REQUIRED TASK
Reproduce each of the items below verbatim, line for line, and omit the pictures from your output.

Start of DATASET RECORDS

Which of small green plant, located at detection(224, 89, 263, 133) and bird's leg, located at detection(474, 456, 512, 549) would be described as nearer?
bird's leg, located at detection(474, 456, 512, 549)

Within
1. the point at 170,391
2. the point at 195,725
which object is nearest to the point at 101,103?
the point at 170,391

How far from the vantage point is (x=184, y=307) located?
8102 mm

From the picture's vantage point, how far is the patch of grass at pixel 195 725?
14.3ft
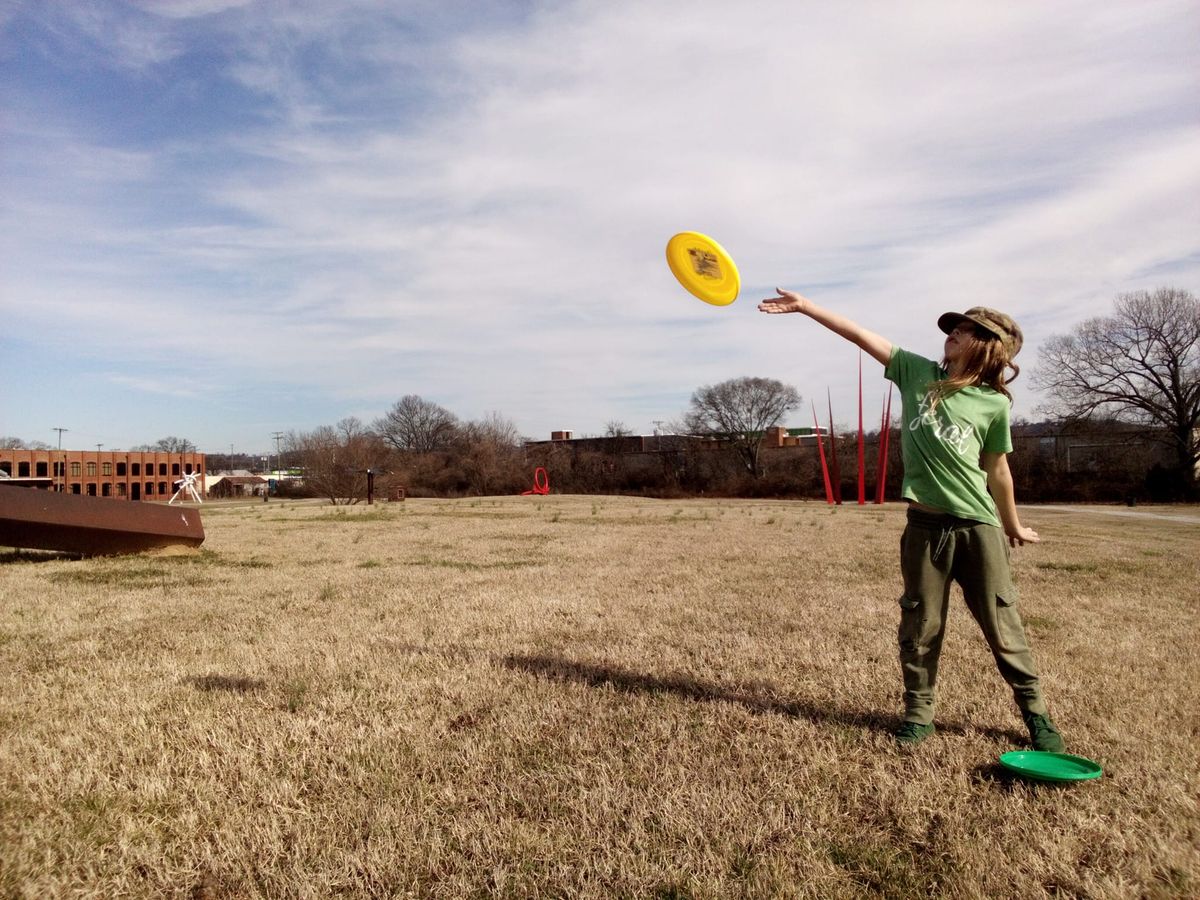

End of DATASET RECORDS

TASK RESPONSE
Which of small green plant, located at detection(224, 89, 263, 133) and bird's leg, located at detection(474, 456, 512, 549) would be described as nearer?
bird's leg, located at detection(474, 456, 512, 549)

Within
1. the point at 170,391
2. the point at 195,725
which object is nearest to the point at 101,103?
the point at 170,391

How far from the vantage point is (x=184, y=307) located?
8102 mm

From the picture's vantage point, how far is the patch of grass at pixel 195 725?
14.3ft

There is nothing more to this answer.